Hibernia College
- Type: Private
- Established: 2000
- Affiliations: QQI; Teaching Council; NMBI
- Location: Block B, Merrion Centre, Merrion Road, Dublin 4, Dublin, Ireland 53°19′09″N 6°12′50″W﻿ / ﻿53.31917°N 6.21383°W
- Campus: Online;
- Language: English, Irish
- Website: http://www.hiberniacollege.com/
- Location within Dublin

= Hibernia College =

Teacher training college in Ireland

Hibernia College is a private third-level college in Ireland, founded in 2000 by Dr Seán Rowland and owned since 2021 by the Folens Group. It provides professional qualifications in education and healthcare through blended learning at undergraduate and postgraduate levels.

==Education==
The Professional Master of Education programme is offered for trainee teachers at primary and post-primary level. The degree is a 120-credit award at NFQ level 9, taken over a 24-month period.

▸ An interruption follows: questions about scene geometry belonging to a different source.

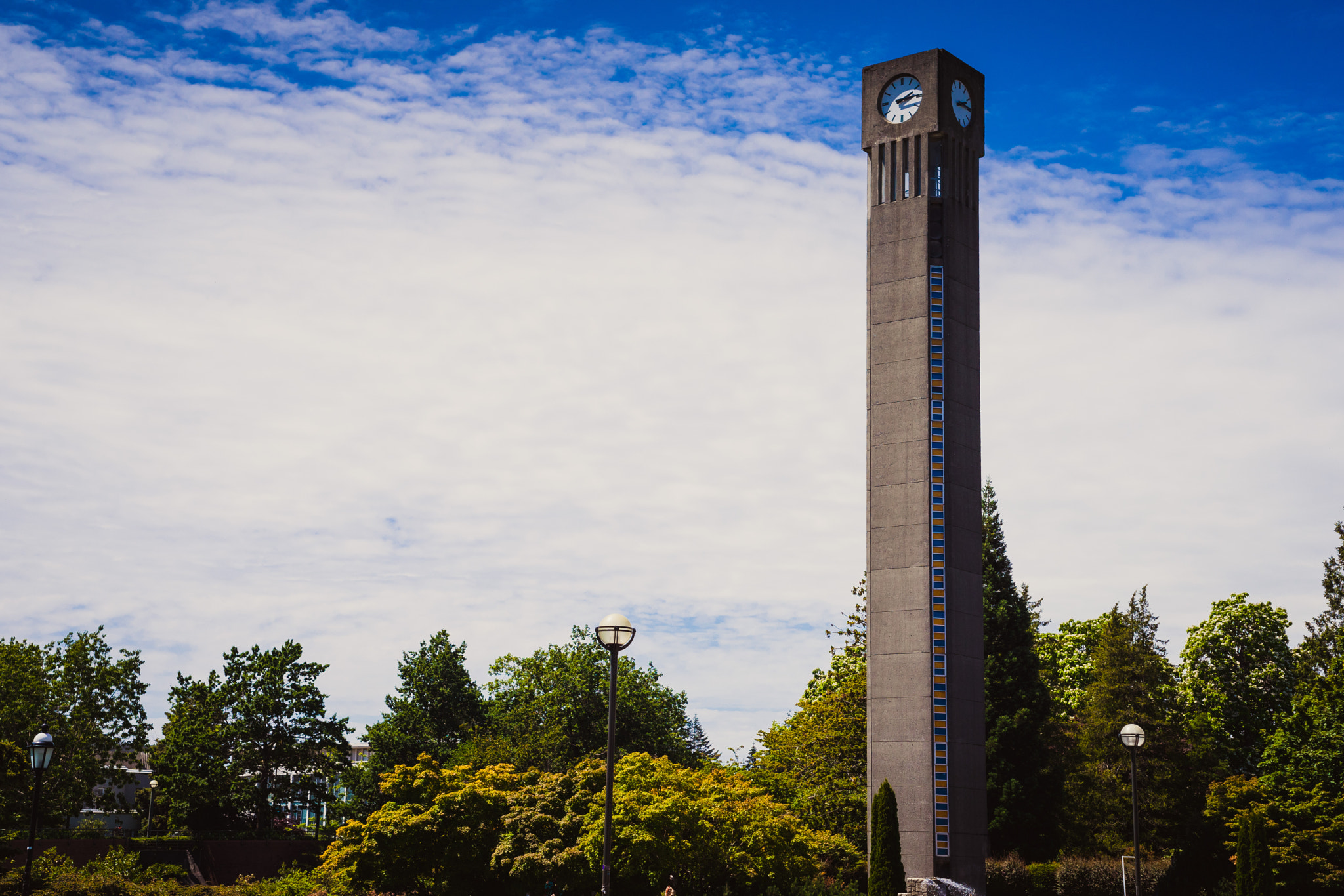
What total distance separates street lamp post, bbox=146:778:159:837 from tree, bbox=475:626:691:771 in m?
17.0

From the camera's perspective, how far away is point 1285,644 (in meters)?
63.5

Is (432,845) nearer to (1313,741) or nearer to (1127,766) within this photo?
(1127,766)

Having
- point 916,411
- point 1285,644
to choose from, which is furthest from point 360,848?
point 1285,644

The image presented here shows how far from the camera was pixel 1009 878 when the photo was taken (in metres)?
51.6

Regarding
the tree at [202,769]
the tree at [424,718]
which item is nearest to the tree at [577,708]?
the tree at [424,718]

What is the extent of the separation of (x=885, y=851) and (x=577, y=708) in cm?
3481

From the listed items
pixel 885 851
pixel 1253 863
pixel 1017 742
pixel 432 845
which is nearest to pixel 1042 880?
pixel 1017 742

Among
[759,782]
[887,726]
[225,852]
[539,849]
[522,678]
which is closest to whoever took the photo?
[539,849]

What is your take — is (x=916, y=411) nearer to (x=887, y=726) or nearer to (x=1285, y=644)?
(x=887, y=726)

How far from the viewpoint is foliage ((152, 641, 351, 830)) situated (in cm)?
6353

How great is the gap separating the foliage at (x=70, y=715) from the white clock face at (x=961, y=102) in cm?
4815

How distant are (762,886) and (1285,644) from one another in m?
39.6

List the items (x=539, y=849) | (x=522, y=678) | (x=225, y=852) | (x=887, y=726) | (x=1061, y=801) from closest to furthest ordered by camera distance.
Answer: (x=539, y=849), (x=887, y=726), (x=1061, y=801), (x=225, y=852), (x=522, y=678)

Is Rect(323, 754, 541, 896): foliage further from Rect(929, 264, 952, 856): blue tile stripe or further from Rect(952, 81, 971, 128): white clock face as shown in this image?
Rect(952, 81, 971, 128): white clock face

Students can commence their studies in spring or autumn.

==Research==
The School of Education pursues research as a core strategy to improve evidence-based practice in education and training. The college has partnered with other entities including Harvard University, Economic and Social Research Institute, Law Society of Ireland, National Forum for the Advancement of Teaching and Learning in Higher Education, Standing Conference on Teacher Education North and South, University College Dublin, Marino Institute of Education, Stranmillis University and Trinity College Dublin.